As the police broke up the sit-ins of the Islamist supporters of the ousted president Muhammad Mursi in Cairo, Islamists across all Egypt waged ferocious attacks against Copts and churches.
While some 40 churches were plundered and burned, the churches of the south Cairo district of Helwan escaped unscathed. This was because Helwan’s young men decided to form a human chain around the churches to defend them against the Islamists.
Two groups
The story began when the Islamists closed up on the church of Mar-Girgis, began throwing stones at it, and trying to break into the church. Directly, the young men in the neighbourhood confronted them. The attempt to set fire to the church was aborted; the mob fled; and only a few windows were broken.
There was another Islamist attempt to break into church of the Holy Virgin in Wadi Hoaf in Helwan, but again the young Muslims surrounded the church and protected it.
In front of St Dimiana Church in Maassara, Helwan, the young people divided themselves into two groups: the first stationed themselves in front of the church armed with sticks, while the second group climbed to the rooftops of the surrounding buildings, armed with stones.
Scapegoats
The neighbourhood Muslims were just as worried about the churches as the Christians were; so they collaborated together to guard them. In front of Anba Barsoum al-Erian monastery in Maassara, Helwan, dozens of Muslims formed neighbourhood squads to protect the monastery. Anba Psanti, Bishop of Helwan, met the young Muslims and thanked them for taking upon themselves such a hazardous task. “But this is Egypt,” he said. “This is Egypt where some people are attempting to stir sedition. Thank you for your efforts and your warm-hearted sentiments” Anba Psanti said.

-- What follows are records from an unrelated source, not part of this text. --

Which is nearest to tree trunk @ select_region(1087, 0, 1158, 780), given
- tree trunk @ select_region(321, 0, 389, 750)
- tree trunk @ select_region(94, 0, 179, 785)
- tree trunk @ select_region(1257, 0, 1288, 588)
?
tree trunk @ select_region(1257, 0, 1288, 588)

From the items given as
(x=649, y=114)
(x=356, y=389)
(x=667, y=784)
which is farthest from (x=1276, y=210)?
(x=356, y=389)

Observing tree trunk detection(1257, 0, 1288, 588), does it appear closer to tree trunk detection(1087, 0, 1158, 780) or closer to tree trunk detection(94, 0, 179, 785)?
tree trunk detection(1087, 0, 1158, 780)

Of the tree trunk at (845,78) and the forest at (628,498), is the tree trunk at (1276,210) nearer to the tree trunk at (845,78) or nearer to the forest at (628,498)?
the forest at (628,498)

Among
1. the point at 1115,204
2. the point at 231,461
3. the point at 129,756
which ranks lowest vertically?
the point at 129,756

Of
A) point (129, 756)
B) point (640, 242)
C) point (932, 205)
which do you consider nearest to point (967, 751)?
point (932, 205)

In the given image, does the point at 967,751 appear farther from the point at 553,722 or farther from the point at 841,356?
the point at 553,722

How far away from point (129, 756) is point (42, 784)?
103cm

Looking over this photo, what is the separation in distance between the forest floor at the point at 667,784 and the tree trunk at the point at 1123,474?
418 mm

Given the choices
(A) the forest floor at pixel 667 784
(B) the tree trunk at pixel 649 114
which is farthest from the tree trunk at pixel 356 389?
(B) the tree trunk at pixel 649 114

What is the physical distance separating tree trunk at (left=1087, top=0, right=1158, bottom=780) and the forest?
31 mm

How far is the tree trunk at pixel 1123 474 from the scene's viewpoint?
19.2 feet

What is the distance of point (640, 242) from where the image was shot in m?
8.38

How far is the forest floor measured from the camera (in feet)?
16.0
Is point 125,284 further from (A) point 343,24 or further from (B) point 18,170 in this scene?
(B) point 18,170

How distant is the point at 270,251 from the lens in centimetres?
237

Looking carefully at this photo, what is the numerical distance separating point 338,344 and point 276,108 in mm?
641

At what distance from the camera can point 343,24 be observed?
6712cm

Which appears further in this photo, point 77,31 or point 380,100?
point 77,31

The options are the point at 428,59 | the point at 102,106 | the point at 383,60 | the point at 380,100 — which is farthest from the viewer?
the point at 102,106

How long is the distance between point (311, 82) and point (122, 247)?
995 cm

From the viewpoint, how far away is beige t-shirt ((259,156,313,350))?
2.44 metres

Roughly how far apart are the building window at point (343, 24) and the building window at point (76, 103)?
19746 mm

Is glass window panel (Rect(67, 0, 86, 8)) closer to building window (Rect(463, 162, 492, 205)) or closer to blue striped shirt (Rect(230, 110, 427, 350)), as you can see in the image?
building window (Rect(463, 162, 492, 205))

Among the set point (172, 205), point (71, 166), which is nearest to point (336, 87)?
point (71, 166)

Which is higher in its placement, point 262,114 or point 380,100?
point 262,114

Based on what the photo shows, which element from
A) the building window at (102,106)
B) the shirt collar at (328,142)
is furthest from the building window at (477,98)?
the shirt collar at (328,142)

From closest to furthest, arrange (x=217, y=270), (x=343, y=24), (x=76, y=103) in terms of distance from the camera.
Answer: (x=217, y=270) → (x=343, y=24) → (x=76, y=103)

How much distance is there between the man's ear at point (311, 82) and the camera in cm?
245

“We pray to God to help Egypt overcome the agony. He is able to turn the evil into good.
“Egypt will see prosperity and get over the Ikhwan (Muslim Brotherhood) nightmare, through the prayers of Pope Tawadros II, and those of Egypt’s sheikhs.”

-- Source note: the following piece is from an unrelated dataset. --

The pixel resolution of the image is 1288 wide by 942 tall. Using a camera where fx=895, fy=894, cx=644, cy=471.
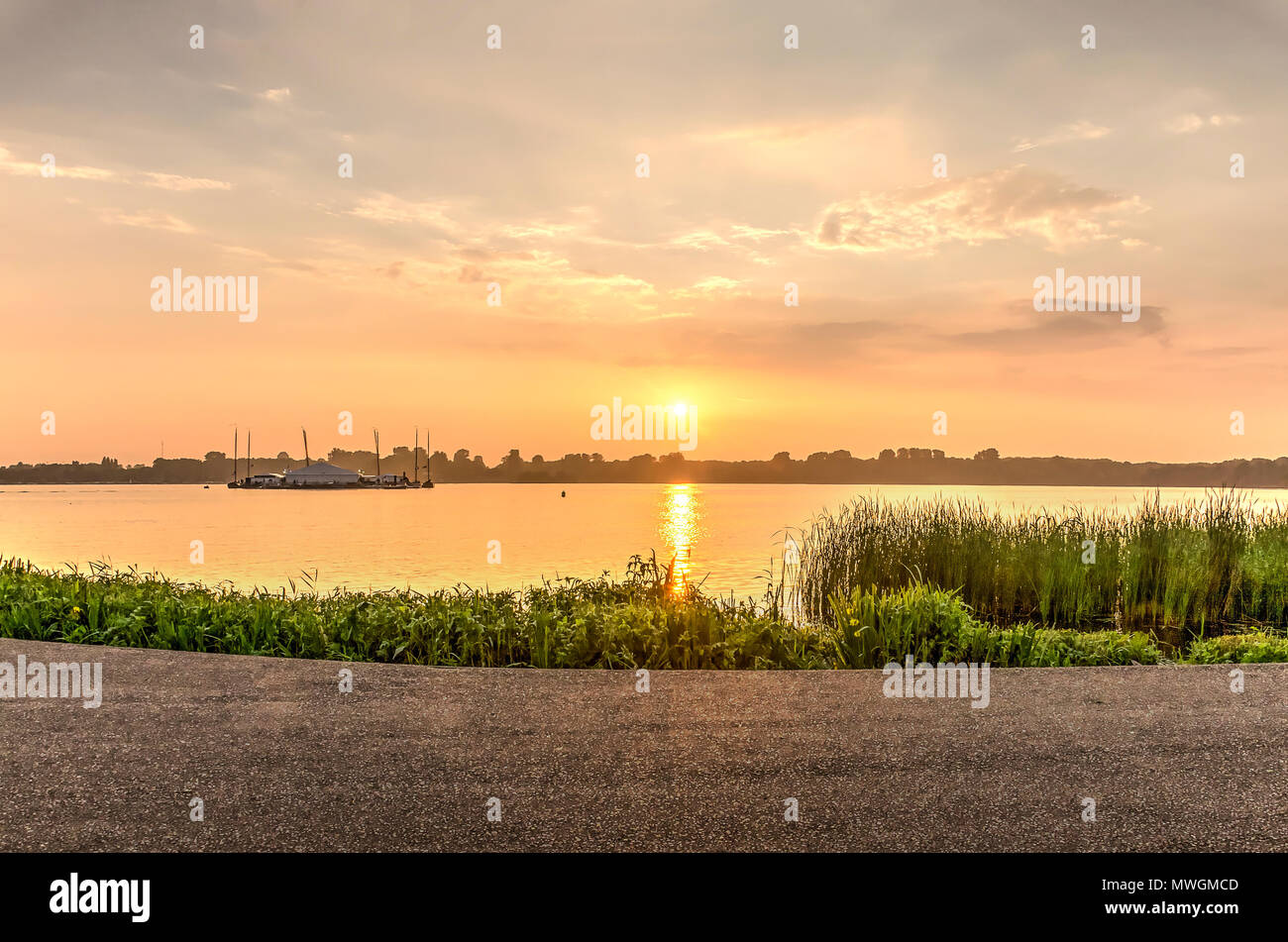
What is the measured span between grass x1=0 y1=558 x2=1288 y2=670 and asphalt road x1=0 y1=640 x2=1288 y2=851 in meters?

Mahmoud Ahmed, one of the Muslims who defended the Anba Barsoum monastery in Maasara, Helwan, said that he and others came to guard the church because they were dismayed at the attacks against the Copts. “We realised that Copts were being used as a scapegoat, to get back at Egyptians for ousting Mursi and political Islam. We decided we’d do all we could to foil such a vicious plan against the Copts who have always lived peacefully among us as neighbours, colleagues and friends.”
Testimony of love
A similar event took place in the south of Egypt, in the village of Nuseirat in Sohag some 450km south of Cairo. The village church of the Holy Virgin in Nuseirat is an old church that goes back centuries in time, and was the target of an attack by Islamists from neighbouring villages. Eyewitnesses told Watani’s Robeir al-Faris that the village Muslims rushed to surround the church, which drove the outsiders to flee. “So our church today stands a witness to the triumph of love over hate,” a Nuseirat Copt says.